Мертвые, которых она любила, которых она, сама живая, продолжает любить, как живых, те, кого она непрестанно называет «своими», «своими возлюбленными», являются неограниченными повелителями ее души. И на первом месте «возлюбленный брат», брат, которого лишили покоя могилы, то тело, которое лишили ее слез, бесстыдно отдав зверям, это «драгоценное сокровище» ее души является господином, которому она отдалась вся; он один способен заставить ее возлюбить смерть, заставить не только принять ее, но под влиянием глубокого ликования, радости, смешанной со слезами, и все же настолько острой, что она превращает боль в песню, раскрыть ей навстречу свои объятия.
···
Цель: Объясните по отрывку, почему она не просто принимает смерть, а раскрывает ей навстречу свои объятия.

Предоставленные записи:
···
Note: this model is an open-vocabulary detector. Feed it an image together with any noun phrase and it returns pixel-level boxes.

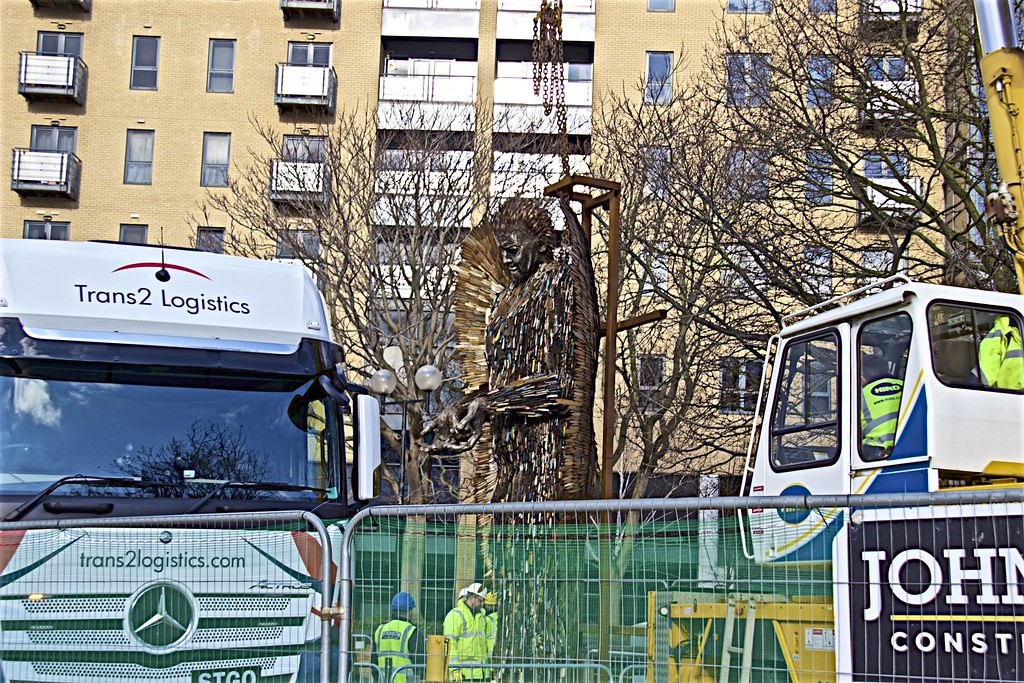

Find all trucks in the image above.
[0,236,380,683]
···
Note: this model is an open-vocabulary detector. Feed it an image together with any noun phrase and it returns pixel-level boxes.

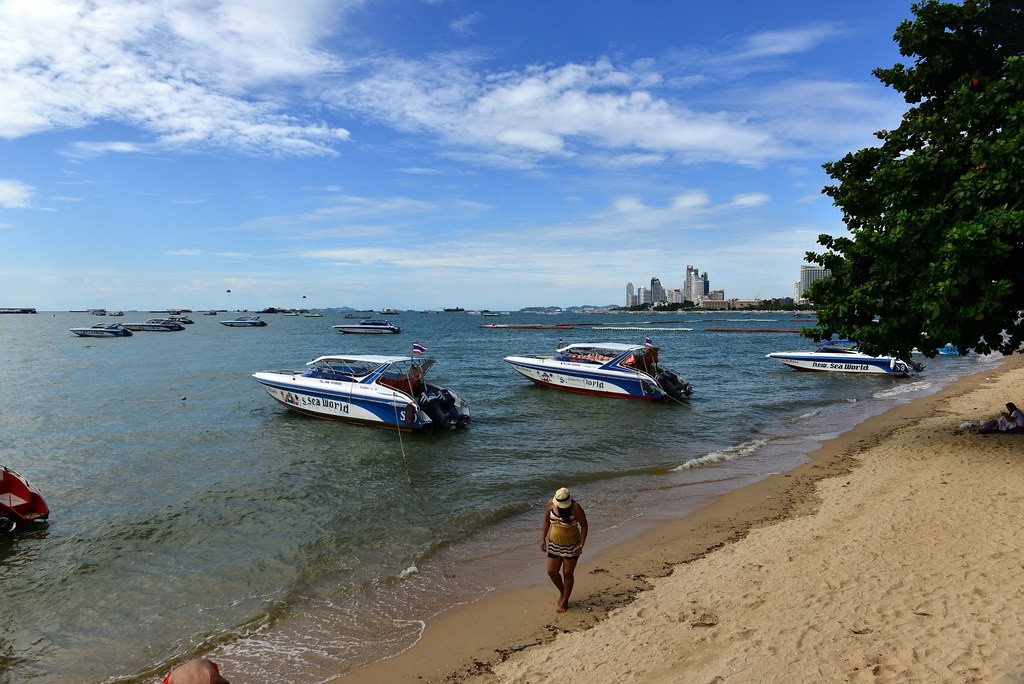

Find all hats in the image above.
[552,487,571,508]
···
Решение задачи: Мертвые, которых она любит, неограниченно властвуют над ее душой, и первым среди них стоит возлюбленный брат, которому она отдалась вся. Только он способен заставить ее возлюбить смерть. Под его влиянием она испытывает глубокое ликование и радость, смешанную со слезами. Эта радость так остра, что превращает боль в песню.